0

For this question, I begin by explaining my factor model, and then ask how to theoretically motivate factor scores given my setup. I would also be very grateful for clarification about any mistakes I may be making in setting up my factor model or explaining factor scores, as I'm not an expert in this area.

Model Setup

I have data where $i$ indexes people and $q$ indexes questions. Performance of person $i$ on question $q$ is $X_{iq}$. I posit a model where performance is generated by two latent factors, $F_{ik}$, $k=1,2$, which are properties of people, through the following equation

$$X_{iq}=\beta_{q1}F_{i1} + \beta_{q2}F_{i2} + E_{iq}$$

where $\beta_{qk}$ measures how factor $k$ loads on question $q$, and $E_{iq}$ is the error term. I assume that $Cor(F_{i1},F_{i2})=0$, and $Cor(F_{ik},E_{iq})=0$ for every $k$ and $q$. In addition, estimation proceeds by maximum likelihood under the assumption that $F_{i1}$ and $F_{i2}$ are bivariate normal (across people $i$), each with mean zero and variance one; and the $E_{iq}$ are multivariate normal, each with mean zero and variance (uniqueness) $\psi_q = 1 - \beta_{q1}^2 - \beta_{q2}^2$. Putting these together, this implies that for each $q$, $X_{iq}$ is assumed to be standard normal (this motivates standardizing these variables in pre-processing).

Factor Scores

After estimating the factor model by maximum likelihood, I have estimates for $\beta_{q1}$ and $\beta_{q2}$, which I call $\hat{\beta}_{q1}$ and $\hat{\beta}_{q2}$. For further analysis, I would like to predict (something like a) $\hat{F}_{i1}$ and $\hat{F}_{i2}$, for individual people $i$. This leads me to consider factor scores.
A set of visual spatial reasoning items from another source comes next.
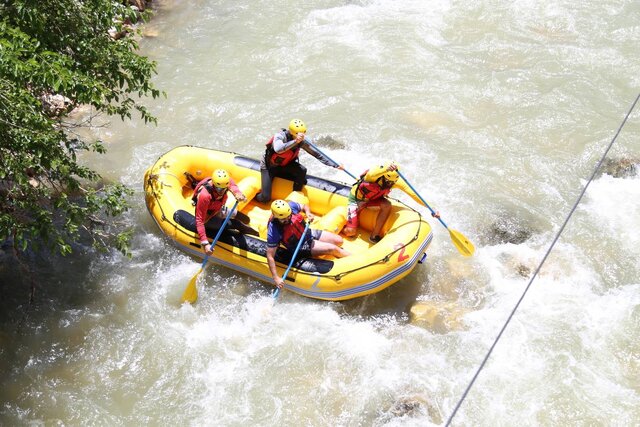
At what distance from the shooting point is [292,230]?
19.9 feet

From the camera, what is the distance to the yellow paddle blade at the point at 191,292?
21.0ft

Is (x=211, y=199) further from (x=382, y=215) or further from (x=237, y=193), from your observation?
(x=382, y=215)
ttnphns writes (https://stats.stackexchange.com/a/126985/137620) that, in general, factor scores are given by $\bf\hat{F} = XB$, where $\bf X$ is the data (analyzed variables -- test questions in my case) while $\bf B$ is a weight matrix. There are several different weight matrices. ttnphns writes (https://stats.stackexchange.com/a/126985/137620) that a "popular/traditional approach, sometimes called Cattell's, is simply averaging (or summing up) values of items which are loaded by the same factor." In non-matrix notation, I interpret this as

$$\hat{F}_{i1} = \sum_{q}{}{\hat{\beta}_{q1}X_{iq}}$$

and

$$\hat{F}_{i2} = \sum_{q}{}{\hat{\beta}_{q2}X_{iq}}$$

Thus, if the factor "loads heavily" in predicting whether the person gets a high score on the question (which is my interpretation of a large $\beta_{qk}$ in the original factor model), then the question score "loads heavily" in predicting whether the person has a high level of the factor in this factor score calculation.

This seems intuitive, but what is the formal, theoretical justification for this approach? If there is any? Can this approach be seen as a "best predictor" of the individual-level factors $F_{ik}$ in any sense? (Or is there an alternative approach that can be formally justified?)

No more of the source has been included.